TELÉFONOS.- Un teléfono negro de pared, muy sólido, de cable en espiral, fue el primero en casa de mis padres. Su número era 72-43. Durante largo tiempo fue el único en nuestra colonia, ahí por los años cincuenta, así que los vecinos acudían a usarlo para emergencias.
Dos de mis primos lo empleaban para hablar con sus padres que radicaban en México. Solicitaban la llamada de larga distancia con la telefonista, quien a través de la centralita permitía la interconexión manual. Había que colgar el aparato y esperar. Doce, quince minutos después, sonaba el timbre y se establecía la comunicación, por lo general poco audible y con interferencias. Cabe mencionar que el tono para larga distancia tenía un sonido más prolongado y estridente que el local.
Sospecho que durante el noviazgo con mi esposo, las cursilerías que nos decíamos en las llamadas eran blanco de diversión para las operadoras. A finales de los sesenta estas señoritas fueron retiradas cuando inició el procedimiento automático, conocido como LADA, que añadió un número de área para identificar la localidad.
La moda en los aparatos comenzó a tener cambios después de los negros de pared. Aparecieron los llamados de candelabro, que tenían el disco en la base del aparato y eran de diseño psicodélico. Los clásicos de mesa fueron de colores neutros y cambiaron el disco por teclas o botones, aunque todos seguían conectados a un cable. Me parece que en los ochenta llegaron los inalámbricos con antena integrada, pesaban un kilo, su máxima duración descolgados era de una hora (con un periferia muy limitada) y demandaban ocho horas de recarga.

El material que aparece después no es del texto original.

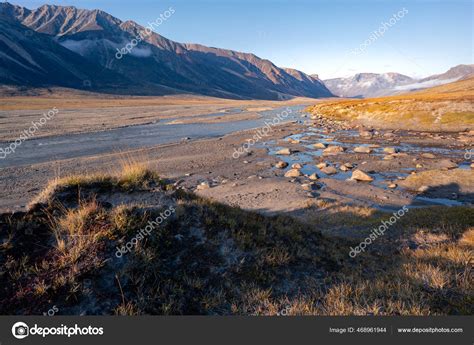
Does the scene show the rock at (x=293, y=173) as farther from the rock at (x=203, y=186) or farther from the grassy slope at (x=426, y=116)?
the grassy slope at (x=426, y=116)

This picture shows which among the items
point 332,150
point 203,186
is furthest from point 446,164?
point 203,186

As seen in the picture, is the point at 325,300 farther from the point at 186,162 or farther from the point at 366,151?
the point at 366,151

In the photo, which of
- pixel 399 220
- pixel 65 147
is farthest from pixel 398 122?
pixel 65 147

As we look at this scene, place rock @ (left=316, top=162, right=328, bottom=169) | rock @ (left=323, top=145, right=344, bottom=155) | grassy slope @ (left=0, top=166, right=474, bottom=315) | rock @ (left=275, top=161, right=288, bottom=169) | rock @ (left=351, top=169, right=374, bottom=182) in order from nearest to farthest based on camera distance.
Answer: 1. grassy slope @ (left=0, top=166, right=474, bottom=315)
2. rock @ (left=351, top=169, right=374, bottom=182)
3. rock @ (left=316, top=162, right=328, bottom=169)
4. rock @ (left=275, top=161, right=288, bottom=169)
5. rock @ (left=323, top=145, right=344, bottom=155)

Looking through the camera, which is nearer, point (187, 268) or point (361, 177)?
point (187, 268)

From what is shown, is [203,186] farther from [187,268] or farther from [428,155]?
[428,155]

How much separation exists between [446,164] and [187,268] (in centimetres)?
3002

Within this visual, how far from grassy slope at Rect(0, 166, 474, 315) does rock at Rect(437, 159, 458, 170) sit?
22.6 meters

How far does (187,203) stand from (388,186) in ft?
62.5

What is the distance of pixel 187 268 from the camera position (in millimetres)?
6234

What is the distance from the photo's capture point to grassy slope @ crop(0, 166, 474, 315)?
5105 millimetres

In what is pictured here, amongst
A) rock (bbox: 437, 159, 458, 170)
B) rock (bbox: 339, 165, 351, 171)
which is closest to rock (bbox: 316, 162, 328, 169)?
rock (bbox: 339, 165, 351, 171)

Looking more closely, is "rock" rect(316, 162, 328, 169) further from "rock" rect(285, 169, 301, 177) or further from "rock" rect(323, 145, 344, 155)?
"rock" rect(323, 145, 344, 155)

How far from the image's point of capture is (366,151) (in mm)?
34656
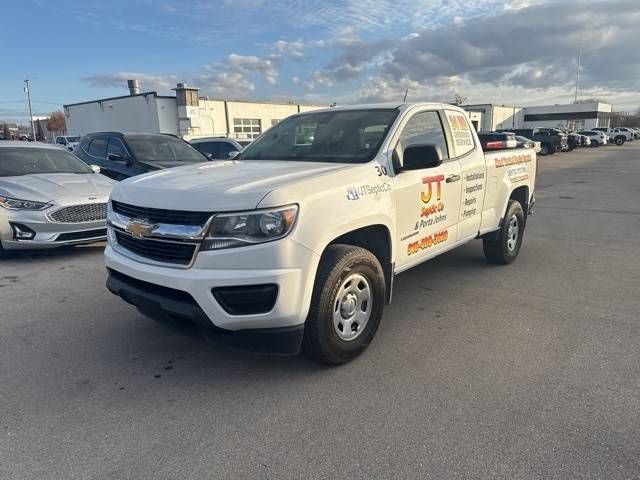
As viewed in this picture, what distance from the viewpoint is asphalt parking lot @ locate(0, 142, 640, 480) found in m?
2.38

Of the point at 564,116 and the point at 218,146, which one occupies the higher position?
the point at 564,116

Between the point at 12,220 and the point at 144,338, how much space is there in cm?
346

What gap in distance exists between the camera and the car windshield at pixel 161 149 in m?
8.92

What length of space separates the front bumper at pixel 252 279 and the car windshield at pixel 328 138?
3.88ft

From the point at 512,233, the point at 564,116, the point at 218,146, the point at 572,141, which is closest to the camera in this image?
the point at 512,233

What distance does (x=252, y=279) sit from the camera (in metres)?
2.71

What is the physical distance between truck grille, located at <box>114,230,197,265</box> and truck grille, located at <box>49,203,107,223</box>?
11.2 ft

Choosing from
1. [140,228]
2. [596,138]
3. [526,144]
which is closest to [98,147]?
[140,228]

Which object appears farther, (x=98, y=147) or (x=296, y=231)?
(x=98, y=147)

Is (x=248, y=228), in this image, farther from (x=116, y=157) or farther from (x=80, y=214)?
(x=116, y=157)

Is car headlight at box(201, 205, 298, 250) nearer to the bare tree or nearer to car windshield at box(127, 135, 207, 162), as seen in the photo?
car windshield at box(127, 135, 207, 162)

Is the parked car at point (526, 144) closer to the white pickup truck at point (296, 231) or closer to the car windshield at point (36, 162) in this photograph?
the white pickup truck at point (296, 231)

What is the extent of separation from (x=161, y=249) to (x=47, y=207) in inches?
158

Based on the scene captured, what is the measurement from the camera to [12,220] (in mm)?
5965
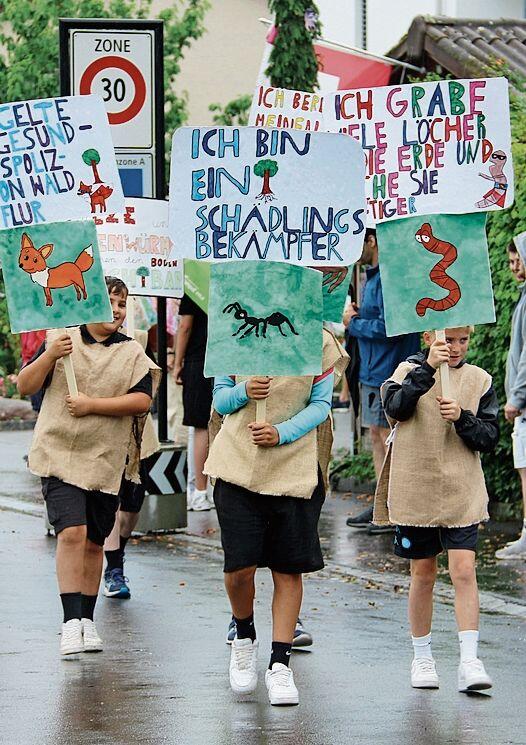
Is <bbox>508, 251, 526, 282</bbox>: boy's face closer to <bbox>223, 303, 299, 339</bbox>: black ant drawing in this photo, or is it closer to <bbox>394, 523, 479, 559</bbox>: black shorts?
<bbox>394, 523, 479, 559</bbox>: black shorts

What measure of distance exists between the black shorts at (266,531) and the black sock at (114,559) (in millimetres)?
2419

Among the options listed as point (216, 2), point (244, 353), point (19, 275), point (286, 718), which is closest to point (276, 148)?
point (244, 353)

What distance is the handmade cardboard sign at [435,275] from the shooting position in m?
7.22

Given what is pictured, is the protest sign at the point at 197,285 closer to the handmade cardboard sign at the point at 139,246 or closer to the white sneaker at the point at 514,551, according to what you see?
the handmade cardboard sign at the point at 139,246

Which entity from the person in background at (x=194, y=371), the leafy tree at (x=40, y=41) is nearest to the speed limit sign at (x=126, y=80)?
the person in background at (x=194, y=371)

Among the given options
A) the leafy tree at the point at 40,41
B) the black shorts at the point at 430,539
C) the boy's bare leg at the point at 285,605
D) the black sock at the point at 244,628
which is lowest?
the black sock at the point at 244,628

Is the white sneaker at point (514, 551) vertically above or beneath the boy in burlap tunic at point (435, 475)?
beneath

Las casetas de los teléfonos públicos constituyeron espacios imprescindibles, aunque en algunos países no han desaparecido totalmente o se han trocado en bibliotecas breves de intercambio gratuito. (Para la nostalgia, una caseta icónica fue la del hombre de acero, donde entraba vestido como Clark Kent y salía transformado en Supermán).
Los cambios en los teléfonos celulares se han multiplicado desde los primitivos con tapa y antena corta, los minúsculos que se perdían en la mano, hasta los IPhones que almacenan infinidad de datos y aplicaciones como las videollamadas. Debido a ellos, han quedado atrás las cámaras fotográficas así como los mensajes en computadora, por lo instantáneo del WhatsApp. Incluso en los automóviles las llamadas en pantalla pueden operarse a manos libres.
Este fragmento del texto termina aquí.